Thursday, July 31, 2008

Nutrition, Exercise, Health - What to worry about next ?

Nutrition, Exercise, health - Worry Thursday


You are so busted !


Roy and Carole had just walked into the bar-restaurant and spotted me with a glass of beer. Even worse, my wife and I were sharing a plate of french fries.

The couple, a few years older than me, are clients and we'd often talked about sensible nutrition. How to keep saturated fat down for heart health; how to get enough protein to make sure as older citizens that muscles get maximum benefit from exercise.

So why was I doing this ?

In my defence - it was early July and this was just the third plate of french fries we'd dipped into this year. I ended up talking to Roy and Carole about what my wife and I feel we are doing right and what we've stopped worrying about.
  1. Food Combining. Most of the time we follow Food Combining rules. The major part is not to mix meat or fish with carbs. For instance: no mash with beef; no pasta with meat balls. Overall this has worked very well for us.
  2. OMEGA 3 intake at about 1 to 2 gram per day. We eat salmon and tuna every week, sometimes other fish as well. I also take Ultimate Omega fish oil capsules ( 1 in the morning and 1 in the evening).

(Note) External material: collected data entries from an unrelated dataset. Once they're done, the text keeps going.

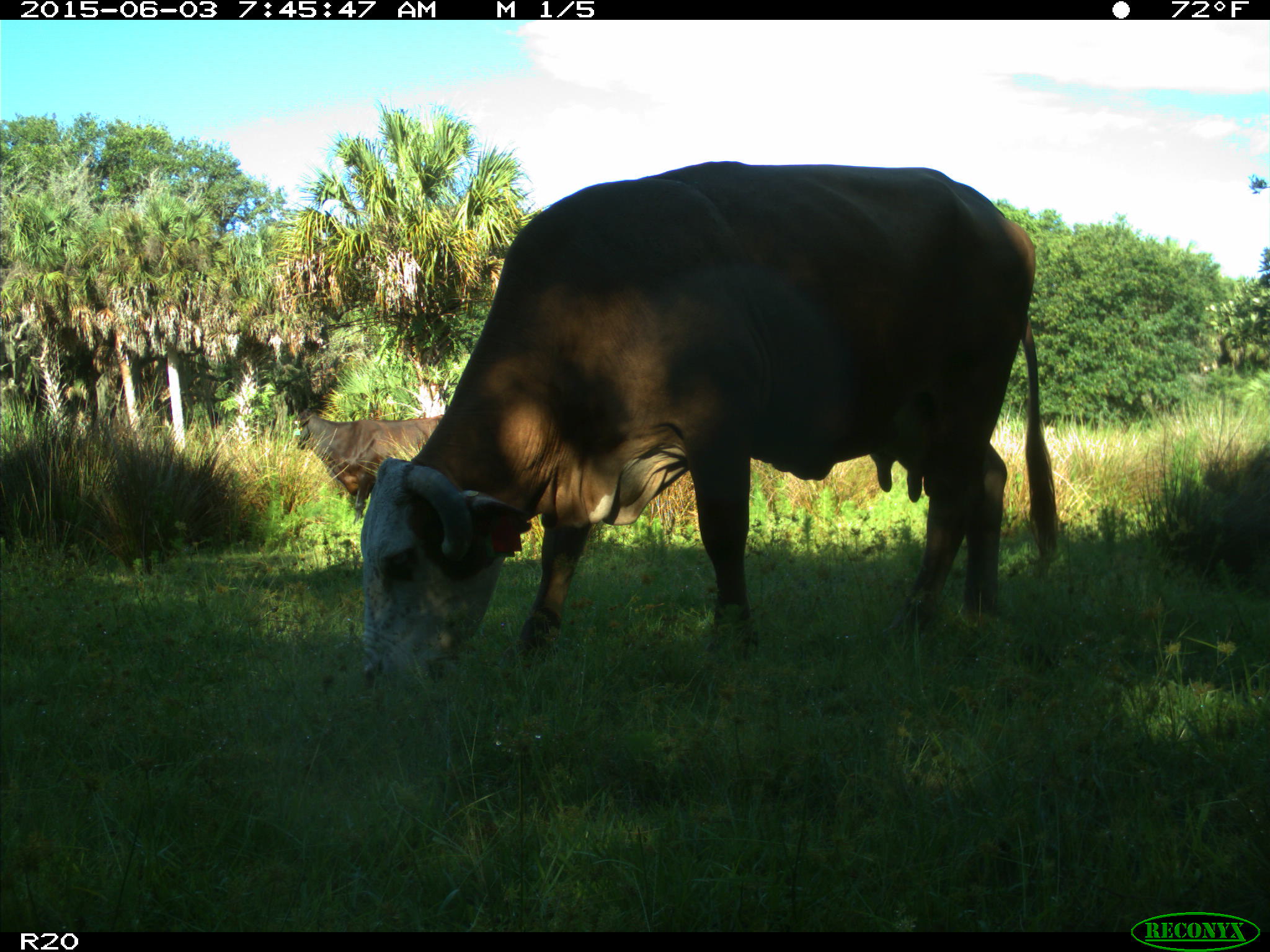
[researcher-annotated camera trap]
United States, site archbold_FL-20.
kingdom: Animalia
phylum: Chordata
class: Mammalia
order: Artiodactyla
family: Bovidae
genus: Bos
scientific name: Bos taurus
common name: domestic cow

  3. High Fiber intake. I bake my own whole grain bread and make my own humous. This is because I'm somewhat distrustful of food labelling and if I can make it then I know exactly what it is.

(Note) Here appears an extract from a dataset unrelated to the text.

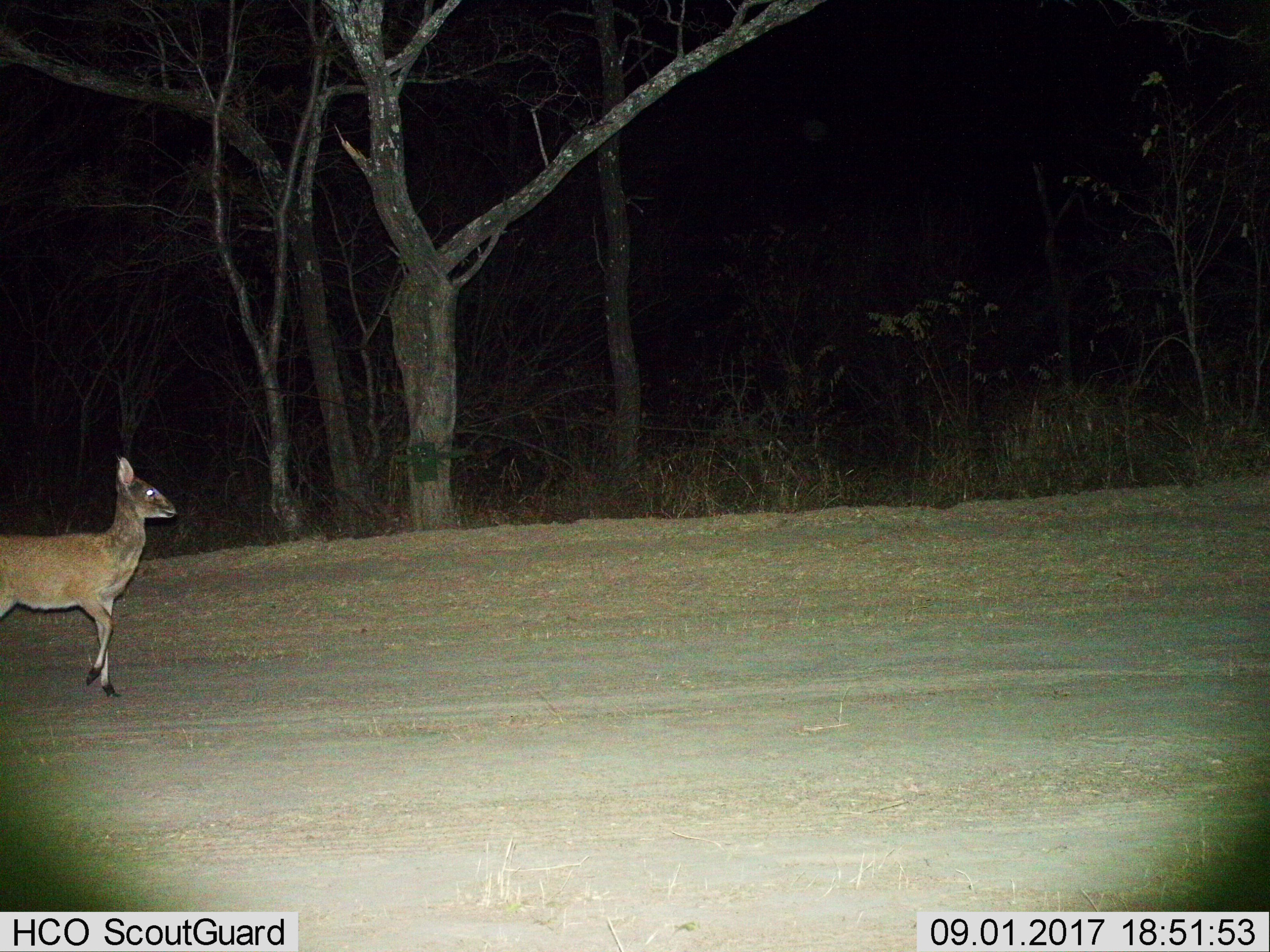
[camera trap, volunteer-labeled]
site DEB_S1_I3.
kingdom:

"Of course you take a multi-vitamin every day ?" Carole said.

"No." I used to take vitamin's every day but no more. When I traveled on business a lot ( Platinum on Delta), missed meals, eating on the run, then I took vitamins as a cheap insurance. But no more. Now I have my nutrition under control, vitamin's are a waste of money and they might do some harm.

The problem with multi-vitamins is that they usually also come with minerals included. I worry about mineral balance. If you take too much of one mineral, it's likely to reduce the absorbtion of other minerals. On balance, it's OK for women to take calcium to try to get bones as strong as possible but it's a god idea to spread the calcium across the day rather than taking it all a one go.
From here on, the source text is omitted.